What is required -
Turn the material below into a two-column CSV with the headers "text" and "answer". Give each answer its own row next to the text it responds to, with every field in double quotes and line breaks replaced by spaces, cover all of the material, and leave out the pictures.

Extracted material -
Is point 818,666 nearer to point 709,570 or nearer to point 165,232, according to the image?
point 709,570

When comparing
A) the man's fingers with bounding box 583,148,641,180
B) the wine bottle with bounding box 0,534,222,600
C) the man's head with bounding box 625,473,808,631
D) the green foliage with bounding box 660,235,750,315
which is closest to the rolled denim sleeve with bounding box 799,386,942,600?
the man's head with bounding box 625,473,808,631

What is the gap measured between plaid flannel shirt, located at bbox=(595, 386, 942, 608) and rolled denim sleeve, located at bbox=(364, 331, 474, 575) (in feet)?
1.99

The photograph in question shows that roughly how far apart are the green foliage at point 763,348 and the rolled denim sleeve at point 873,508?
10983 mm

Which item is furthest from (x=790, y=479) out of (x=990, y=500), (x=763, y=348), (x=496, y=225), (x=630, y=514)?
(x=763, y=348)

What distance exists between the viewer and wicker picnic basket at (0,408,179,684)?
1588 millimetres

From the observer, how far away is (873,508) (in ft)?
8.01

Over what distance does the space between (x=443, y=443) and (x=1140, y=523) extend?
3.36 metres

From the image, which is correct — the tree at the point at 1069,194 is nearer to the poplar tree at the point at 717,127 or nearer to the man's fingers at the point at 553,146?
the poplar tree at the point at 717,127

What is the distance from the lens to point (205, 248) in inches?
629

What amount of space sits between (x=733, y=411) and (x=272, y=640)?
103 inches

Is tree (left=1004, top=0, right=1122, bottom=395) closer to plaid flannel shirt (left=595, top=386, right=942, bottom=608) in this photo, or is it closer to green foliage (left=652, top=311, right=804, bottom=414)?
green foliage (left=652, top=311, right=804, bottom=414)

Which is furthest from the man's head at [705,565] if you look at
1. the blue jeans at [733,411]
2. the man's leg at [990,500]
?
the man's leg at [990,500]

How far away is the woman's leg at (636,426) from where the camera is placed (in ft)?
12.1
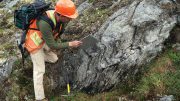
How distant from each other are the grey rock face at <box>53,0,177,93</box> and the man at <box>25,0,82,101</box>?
1.98ft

Task result -
text,answer
"Is point 818,666 nearer to point 709,570 or nearer to point 165,232, according to the image?","point 709,570"
"When comparing A) the man's fingers with bounding box 583,148,641,180 B) the wine bottle with bounding box 0,534,222,600 C) the man's head with bounding box 625,473,808,631 D) the green foliage with bounding box 660,235,750,315 which is closest to the rolled denim sleeve with bounding box 799,386,942,600?","the man's head with bounding box 625,473,808,631"
"What is the gap measured between plaid flannel shirt, located at bbox=(595, 386, 942, 608) and rolled denim sleeve, located at bbox=(364, 331, 474, 575) (in feet)?","1.99"
"The photograph in question shows that roughly how far apart are the green foliage at point 763,348 and the rolled denim sleeve at point 873,508?","10983 mm"
"Which item is furthest from (x=790, y=479) out of (x=990, y=500), (x=763, y=348), (x=496, y=225), (x=630, y=514)?","(x=763, y=348)"
"What distance exists between the viewer and wicker picnic basket at (0,408,179,684)?","1588 millimetres"
"From the observer, how far away is (873,508) (in ft)?","8.01"
"Over what distance does the space between (x=443, y=443) and (x=1140, y=523) extend?","3.36 metres"
"From the image, which is correct — the tree at the point at 1069,194 is nearer to the poplar tree at the point at 717,127 or nearer to the man's fingers at the point at 553,146?","the poplar tree at the point at 717,127"
"What is the distance from the lens to point (205, 248) in inches?","629"
"What amount of space sits between (x=733, y=411) and (x=272, y=640)?","103 inches"
"Is tree (left=1004, top=0, right=1122, bottom=395) closer to plaid flannel shirt (left=595, top=386, right=942, bottom=608) in this photo, or is it closer to green foliage (left=652, top=311, right=804, bottom=414)?","green foliage (left=652, top=311, right=804, bottom=414)"
"Which is furthest from the man's head at [705,565] if you look at 1. the blue jeans at [733,411] 2. the man's leg at [990,500] ?","the man's leg at [990,500]"
"How far away is the woman's leg at (636,426) from where the camera is placed (in ft)?","12.1"
"How distant from each other are the grey rock face at <box>53,0,177,93</box> and the man at <box>25,0,82,101</box>?","1.98ft"